Vanillaware, véritables artisans et garants d’une 2D somptueuse nous proposent avec Unicorn Overlord leur nouvelle création. Ce qui est intéressant avec ce studio c’est qu’ils ne s’enferment jamais dans la facilité et se risquent toujours à essayer de nouveaux genre. L’action RPG en scrolling horizontal pour Odin Sphère, le Beat Them All avec Dragon’s Crown, L’action aventure avec Muramasa, un hybride de STR avec Grim Grimoire ou encore le Visual Novel teinté de jeu de stratégie pour 13 Sentinels Aegis Rim. La seule récurrence étant ce style graphique 2D inimitable et reconnaissable au premier coup d’œil.

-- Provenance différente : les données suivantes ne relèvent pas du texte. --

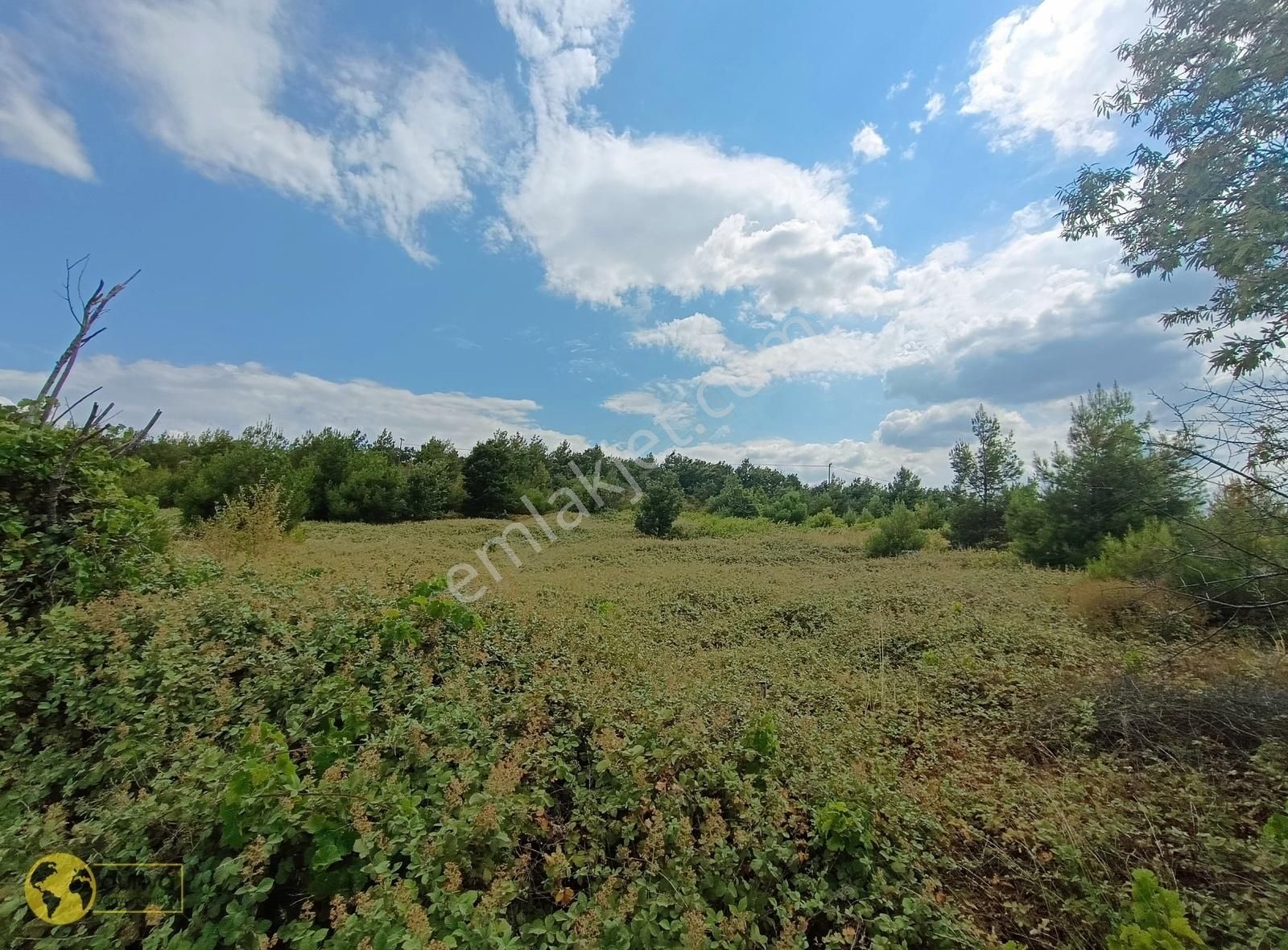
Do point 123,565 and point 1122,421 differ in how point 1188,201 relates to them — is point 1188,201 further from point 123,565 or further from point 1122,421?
point 1122,421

Unicorn Overlord est lui un Tactical RPG d’Héroïc Fantasy qui succède donc à l’excellent 13 Sentinels Aegis Rim qui aura eu un beau succès d’estime. Vanillaware c’est un peu la niche dans la niche. Appartenant à Atlus qui appartiennent eux-mêmes à Sega, il s’agit d’un studio dont le fondateur George Kamitani pioche dans ses propres finances afin de mettre une rallonge au budget de ses jeux… Oui c’est à ce point. Si depuis Persona 5, Atlus fait désormais parti des incontournables et que pas mal de monde découvre leurs jeux à rebours, auparavant les jeux Atlus n’étaient pas aussi populaire alors ceux de Vanillaware imaginez bien... J’ai souvent tendance à dire que s’ils disparaissaient ce serait désastreux tant ils incarnent une vraie proposition avec de la singularité dans le paysage vidéoludique. J’irai même plus loin en disant qu’ils sont uniques même au sein du jeu vidéo japonais.

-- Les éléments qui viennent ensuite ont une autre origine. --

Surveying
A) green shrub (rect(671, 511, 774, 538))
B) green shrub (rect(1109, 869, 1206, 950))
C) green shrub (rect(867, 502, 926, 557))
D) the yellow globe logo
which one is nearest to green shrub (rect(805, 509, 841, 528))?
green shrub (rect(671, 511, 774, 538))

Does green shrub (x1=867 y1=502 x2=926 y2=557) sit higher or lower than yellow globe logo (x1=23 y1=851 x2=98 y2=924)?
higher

Le Tactical RPG est un genre assez particulier qui a tendance à réunir un public très féru de ce type de jeu et donc assez exigeant. C’est aussi un genre dont certains noms ressortent irrémédiablement tels des légendes et qui semblent inatteignable dans le cœur de ceux s’y étant essayés… Final Fantasy Tactics, Tactics Ogre ou encore certains vieux épisodes de Fire Emblem où le permadeath était encore la norme. Difficile de se faire une place en terrain et en cœur conquis ce qui explique que des Diofield Chronicle disparaissent dans les limbes de l’oubli aussi vite qu’ils apparaissent. Parmi les rares tentatives récentes Triangle Strategy réussissait son pari en lorgnant vers ces fameux grands noms cités plus haut. On peut aussi citer Nippon Ichi et sa série Disgaea qui a fait le choix d’un ton rigolard et de la profondeur quasi infinie de ses mécaniques. Comment se positionne Unicorn Overlord au milieu de tout ça ? En jouant la carte de l’originalité.

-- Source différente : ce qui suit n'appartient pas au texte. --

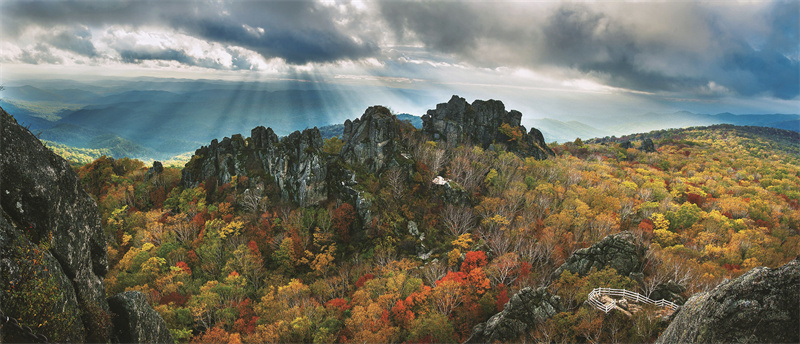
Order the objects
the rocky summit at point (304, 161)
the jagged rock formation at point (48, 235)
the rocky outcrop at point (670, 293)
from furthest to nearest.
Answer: the rocky summit at point (304, 161) → the rocky outcrop at point (670, 293) → the jagged rock formation at point (48, 235)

Chez Vanillaware on est avant tout deux choses : Des artistes (pour ne pas dire des magiciens) de la 2D et des faiseurs de systèmes.
ALGORITHMIC WAR
Exit le déplacement traditionnel en case par case, ici les troupes avancent selon nos indications comme dans un jeu de stratégie. On choisit la cible ou la destination et l’unité se met en marche plus ou moins vite selon son type (Un cavalier ira plus vite qu’un soldat / les unités volantes traversent tout sans obstacle etc…).
Quand deux bataillons (ou unités) se rencontrent c’est là que ça devient intéressant. Le combat se lance et vous n’avez plus la main, c’est automatique. Les personnages alliés comme ennemis vident leurs points d’actions (PA) jusqu’à ce qu’ils n’en aient plus et la joute s’arrête là. La singularité c’est que tout est une affaire de préparation en amont.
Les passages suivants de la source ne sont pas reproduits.